Entidade destaca a defesa da causa humanitária contra o genocídio dos civis mortos na Guerra de Israel não é apoiar o terrorismo

Publicado: 30/11/2023 18:39 | Última modificação: 30/11/2023 18:39

Escrito por: Roseli Riechelmann

Sintep-MT/Jadson Oliveira

O Sindicato dos Trabalhadores no Ensino Público de Mato Grosso (Sintep-MT) destacou durante ato contra o genocídio palestino, que Direitos Humanos e pauta da Educação. O destaque feito pelo presidente da entidade, Valdeir Pereira, no Dia Internacional da Solidariedade ao Povo Palestino, em 29 de novembro, em Cuiabá.

Segundo Valdeir Pereira, contextualizar o que acontece no Brasil e no mundo nos faz entender os impactos econômicos e sociais que influenciam as políticas desenvolvidas no país, nos estados e consequentemente, nos municípios. “A nossa Central e a nossa Confederação estão atentas a essas discussões, pois esse é um debate que impacta as defesas da Educação e devem estar também dentro das escolas”, destacou o dirigente.

Sintep-MT/Jadson Oliveira

A temática da manifestação é tratada como pauta pedagógica. A professora de história, Marivone Souza Pereira, acredita que o papel dos professores é o de promover um debate amplo, para além do que a mídia e as redes sociais passam. “Conhecer a história da ocupação na Faixa de Gaza é função da escola”, afirma.

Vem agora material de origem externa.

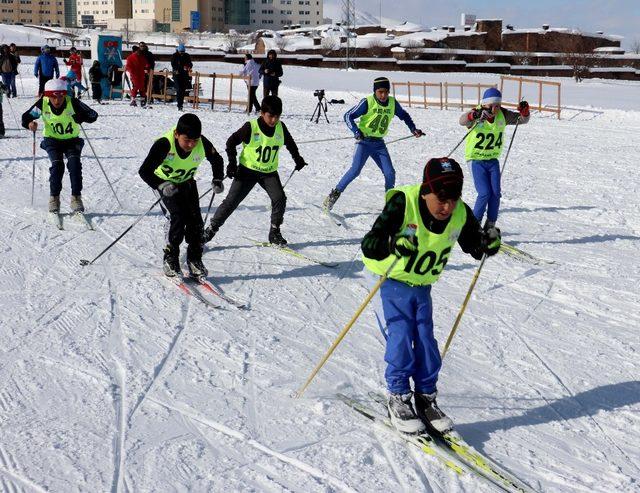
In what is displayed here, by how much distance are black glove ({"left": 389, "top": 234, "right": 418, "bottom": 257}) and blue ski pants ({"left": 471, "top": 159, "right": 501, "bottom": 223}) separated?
4.23 m

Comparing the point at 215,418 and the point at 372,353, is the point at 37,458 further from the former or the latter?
the point at 372,353

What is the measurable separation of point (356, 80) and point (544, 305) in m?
30.1

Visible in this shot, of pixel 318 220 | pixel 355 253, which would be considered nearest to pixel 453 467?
pixel 355 253

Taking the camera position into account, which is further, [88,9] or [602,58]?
[88,9]

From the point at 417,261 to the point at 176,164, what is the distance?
297 centimetres

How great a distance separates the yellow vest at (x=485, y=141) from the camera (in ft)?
24.7

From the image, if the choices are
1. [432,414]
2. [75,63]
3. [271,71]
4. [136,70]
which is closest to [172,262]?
[432,414]

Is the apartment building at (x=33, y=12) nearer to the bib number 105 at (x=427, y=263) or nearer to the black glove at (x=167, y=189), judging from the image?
the black glove at (x=167, y=189)

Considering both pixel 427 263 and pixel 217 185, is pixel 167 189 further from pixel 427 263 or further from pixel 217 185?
pixel 427 263

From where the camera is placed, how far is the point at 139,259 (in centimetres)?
709

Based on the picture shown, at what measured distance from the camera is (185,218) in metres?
6.18

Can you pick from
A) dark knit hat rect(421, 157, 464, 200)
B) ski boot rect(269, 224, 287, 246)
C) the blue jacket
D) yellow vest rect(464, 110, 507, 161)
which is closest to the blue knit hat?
yellow vest rect(464, 110, 507, 161)

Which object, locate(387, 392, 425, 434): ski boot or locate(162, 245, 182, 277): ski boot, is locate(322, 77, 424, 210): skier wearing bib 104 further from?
locate(387, 392, 425, 434): ski boot

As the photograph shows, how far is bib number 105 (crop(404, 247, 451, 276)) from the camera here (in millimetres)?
3691
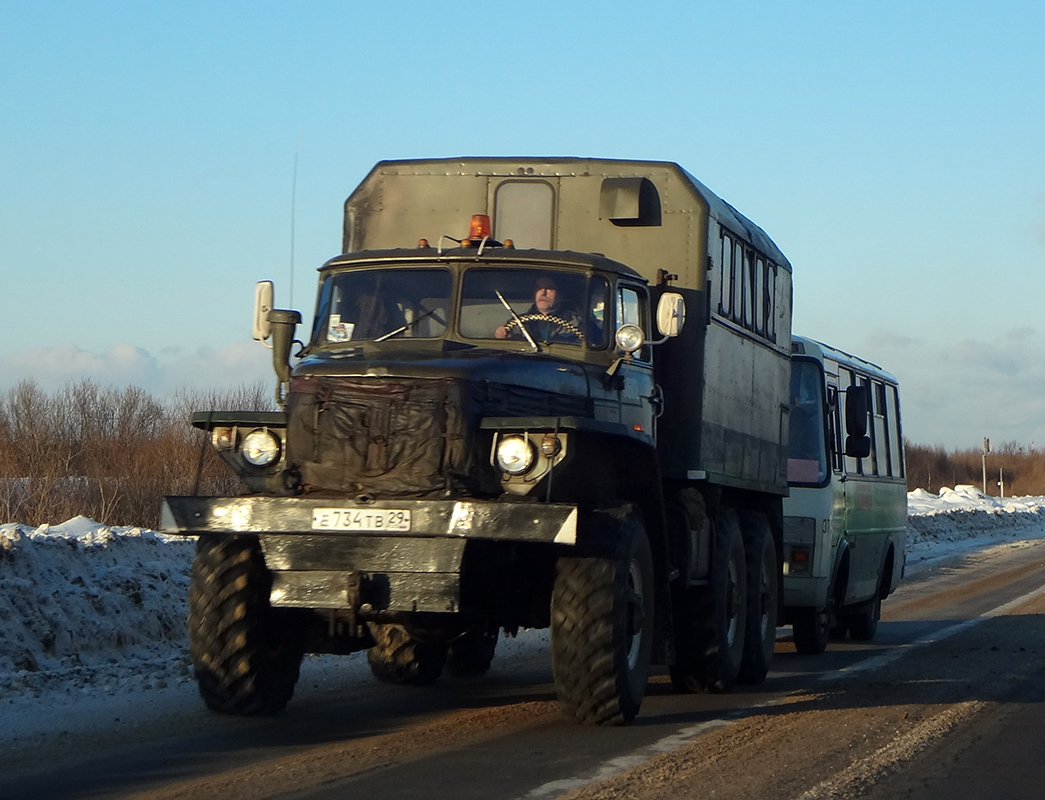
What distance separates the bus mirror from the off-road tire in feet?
14.5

A professora de sociologia, Livia Carus, defende mais espaço para disciplinas que desenvolvam o pensamento crítico da população. “Na sala de aula eu tenho esse papel de promover uma educação decolonial, apresentando a perspectiva histórica da população que sofreu; negros, indígenas. E quando falo da colonização destaco o genocídio e o apartheid que vive o povo palestino, em pleno século 21, trato do sionismo e até da Declaração de Balfour (1917), que esteve na pauta do Enem 2023”, ressaltou.    
A estudante Alice Ticiano, 18 anos, que estava presente no ato pelo cessar-fogo no Oriente Médio, destacou a falta de aprofundamento do tema da Palestina nas escolas em que estudou. ‘Depois que o conflito tomou notoriedade pela mídia eu fui pesquisar por conta própria. Eu acho que falta, sim, esclarecimento mais aprofundados sobre geopolítica, até mesmo para os professores”, disse.

Sintep-MT/Jadson Oliveira

A mobilização, que reuniu representantes dos movimentos sociais, sindicais e políticos, deu luz à luta por direitos humanos na Palestina, mas cobrou a necessidade da democratização de informação para além do que é divulgado pela mídia hegemônica.

“Hoje podemos ter acesso graças a internet e a multiplicidade de informações”, destacou o representante da comissão do povo palestino em Cuiabá, Assan Fouad.